What the task requires: Return, exactly as written, every line from the first line of the data below through the line that contains "a Charles F.".

Entries shown:
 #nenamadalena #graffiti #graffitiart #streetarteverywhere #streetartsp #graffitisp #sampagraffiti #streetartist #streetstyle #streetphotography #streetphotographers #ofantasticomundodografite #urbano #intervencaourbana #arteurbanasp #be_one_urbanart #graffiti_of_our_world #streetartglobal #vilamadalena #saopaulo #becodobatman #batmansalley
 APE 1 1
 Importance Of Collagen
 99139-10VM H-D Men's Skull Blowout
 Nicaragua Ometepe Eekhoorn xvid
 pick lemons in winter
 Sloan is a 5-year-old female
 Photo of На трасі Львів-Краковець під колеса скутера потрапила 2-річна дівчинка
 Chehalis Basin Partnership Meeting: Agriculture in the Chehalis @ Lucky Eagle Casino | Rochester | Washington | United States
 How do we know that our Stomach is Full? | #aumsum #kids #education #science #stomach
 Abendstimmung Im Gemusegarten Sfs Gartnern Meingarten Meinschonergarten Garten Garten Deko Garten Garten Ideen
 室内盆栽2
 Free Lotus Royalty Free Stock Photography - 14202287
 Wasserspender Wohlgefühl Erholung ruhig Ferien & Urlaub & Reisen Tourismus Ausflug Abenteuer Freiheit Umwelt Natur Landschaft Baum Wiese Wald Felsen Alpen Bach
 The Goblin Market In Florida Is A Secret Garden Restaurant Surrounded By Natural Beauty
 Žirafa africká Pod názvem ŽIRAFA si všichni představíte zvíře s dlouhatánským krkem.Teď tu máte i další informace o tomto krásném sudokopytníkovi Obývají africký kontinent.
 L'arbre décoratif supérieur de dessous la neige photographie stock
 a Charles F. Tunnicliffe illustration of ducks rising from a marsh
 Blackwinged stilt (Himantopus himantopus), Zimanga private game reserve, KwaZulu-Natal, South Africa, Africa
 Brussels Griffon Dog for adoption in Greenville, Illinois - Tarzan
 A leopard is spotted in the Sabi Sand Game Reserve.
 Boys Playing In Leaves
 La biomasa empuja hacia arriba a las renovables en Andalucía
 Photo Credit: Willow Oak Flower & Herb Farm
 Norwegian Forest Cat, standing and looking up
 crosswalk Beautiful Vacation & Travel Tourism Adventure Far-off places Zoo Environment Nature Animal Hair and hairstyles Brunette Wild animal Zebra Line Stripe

Response to this exercise:
 #nenamadalena #graffiti #graffitiart #streetarteverywhere #streetartsp #graffitisp #sampagraffiti #streetartist #streetstyle #streetphotography #streetphotographers #ofantasticomundodografite #urbano #intervencaourbana #arteurbanasp #be_one_urbanart #graffiti_of_our_world #streetartglobal #vilamadalena #saopaulo #becodobatman #batmansalley
 APE 1 1
 Importance Of Collagen
 99139-10VM H-D Men's Skull Blowout
 Nicaragua Ometepe Eekhoorn xvid
 pick lemons in winter
 Sloan is a 5-year-old female
 Photo of На трасі Львів-Краковець під колеса скутера потрапила 2-річна дівчинка
 Chehalis Basin Partnership Meeting: Agriculture in the Chehalis @ Lucky Eagle Casino | Rochester | Washington | United States
 How do we know that our Stomach is Full? | #aumsum #kids #education #science #stomach
 Abendstimmung Im Gemusegarten Sfs Gartnern Meingarten Meinschonergarten Garten Garten Deko Garten Garten Ideen
 室内盆栽2
 Free Lotus Royalty Free Stock Photography - 14202287
 Wasserspender Wohlgefühl Erholung ruhig Ferien & Urlaub & Reisen Tourismus Ausflug Abenteuer Freiheit Umwelt Natur Landschaft Baum Wiese Wald Felsen Alpen Bach
 The Goblin Market In Florida Is A Secret Garden Restaurant Surrounded By Natural Beauty
 Žirafa africká Pod názvem ŽIRAFA si všichni představíte zvíře s dlouhatánským krkem.Teď tu máte i další informace o tomto krásném sudokopytníkovi Obývají africký kontinent.
 L'arbre décoratif supérieur de dessous la neige photographie stock
 a Charles F. Tunnicliffe illustration of ducks rising from a marsh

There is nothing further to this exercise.